Воскресенье выдалось ясным, морозным и безветренным. Снег во дворе хрустел, как сахар. Воздух был прозрачный, и обычная пятиэтажка, лавочка у подъезда, детская площадка и голые кусты вдруг выглядели чуть праздничнее, чем были на самом деле.
Максим и Тарас лепили снеговика. Получался он кривоватым, из трёх неровных шаров, с морковкой набок и угольками от старого мангала вместо глаз. Лев, младший, стоял рядом и командовал, не желая пачкать варежки: нос ниже, голова косая, руки надо сделать из веток.
Олеся курила у подъезда, прислонившись к косяку. Лариса давно перестала делать ей замечания. В тот день дочь, кажется, впервые за много лет ни на кого не сердилась всерьёз — даже на соседку Зинаиду, которая прошла мимо с тележкой, остановилась, посмотрела на детей, на Максима, на Ларису у такси и ничего не сказала. Только кивнула и пошла дальше.
Роман доставал из багажника пакет с мандаринами. Накануне Олеся вспомнила, что Платон Михайлович однажды обмолвился: в детстве узнавал праздник по мандариновому запаху. Пакет был тяжёлый, яркий, и сладкий цитрусовый дух сразу разошёлся по морозному воздуху. Голуби под лавочкой насторожились.
— Подержи, — сказал Роман и сунул пакет Олесе.
Сам пошёл к такси, откуда Лариса помогала выбраться Платону Михайловичу. Старик двигался медленно. Палочка стучала по утоптанному снегу: раз, пауза, два. Он останавливался перевести дыхание, потом снова делал шаг. Лицо было поднято к солнцу, глаза прищурены, и в морщинах вокруг них пряталась не усталость, а тихое удивление.
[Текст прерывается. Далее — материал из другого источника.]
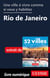 Une ville à vivre comme si vous y habitiez - Rio de Janeiro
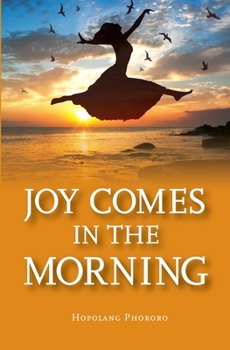 Paperback Joy in the Morning Book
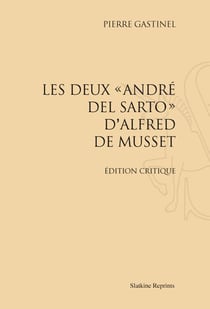 Les deux andré del sarto d'alfred de musset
— Хорошо как, Ларисочка, — сказал он, когда они дошли до лавочки и он осторожно опустился на очищенную доску. — И благодарить вроде некого. Просто хорошо.
Лариса села рядом. Роман разорвал пакет, достал мандарин и протянул старику. Платон Михайлович чистил его долго, неловко, корявыми пальцами. Кожура ломалась и брызгала маслом; запах сразу напомнил старые зимы, тёплые кухни, редкие подарки и ожидание чего-то светлого. Дольки он отделял по одной и ел медленно, словно принимал лекарство от долгих лет молчания.
У снеговика снова упала морковка. Максим поднял её и воткнул обратно. Тарас важно поправил чуть выше. Лев возмутился, что теперь нос слишком гордый.
— Дедушка Платон! — крикнул Максим через двор. — Идите к нам, они неправильно делают!
— Сам неправильно! — ответил Тарас.
— Иду, иду, — отозвался старик, не вставая. — Сейчас солнце допью и приду.
Роман сел с другой стороны от Ларисы. Молчал, как всегда. Но это молчание уже не было стеной. Оно стало обычным, тёплым, домашним — как старая рубашка, которую надеваешь не из красоты, а потому что в ней удобно жить.
Олеся раздавала детям мандариновые дольки и со смехом отгоняла голубей. Максим держался среди мальчишек уже не гостем, но ещё и не совсем своим — осторожно, сдержанно, будто привыкал к тому, что его могут позвать играть просто так. Лариса видела это и не торопила. Всё, что должно прижиться, приживается медленно.
Где-то за домами, за старой линией гаражей, протянулся низкий гудок товарного поезда. Может быть, такой же гудок звучал в то утро, когда Максим сидел на вокзальной лавке и пересчитывал мелочь, собираясь ехать в чужой город с жёлтым конвертом за пазухой. Лариса слушала его и думала, что иногда десятилетия молчания распускаются не громким судом и не большим семейным советом, а тихими вещами: листом в клетку, прочитанным на кухне; мальчишеским обещанием; рукой старика на ладони; одной дорогой туда, куда никто давно не решался ехать.
Гудок растаял. Остался двор: детский смех, хруст снега, запах мандаринов, голуби у лавочки и Платон Михайлович рядом. Он тихонько напевал старую мелодию без слов — из тех лет, которые, кроме него, здесь уже никто не мог вспомнить. Лариса не спрашивала названия. Она просто сидела, касаясь плечом Романа с одной стороны и старика с другой, и впервые за долгое время ей не хотелось никуда спешить.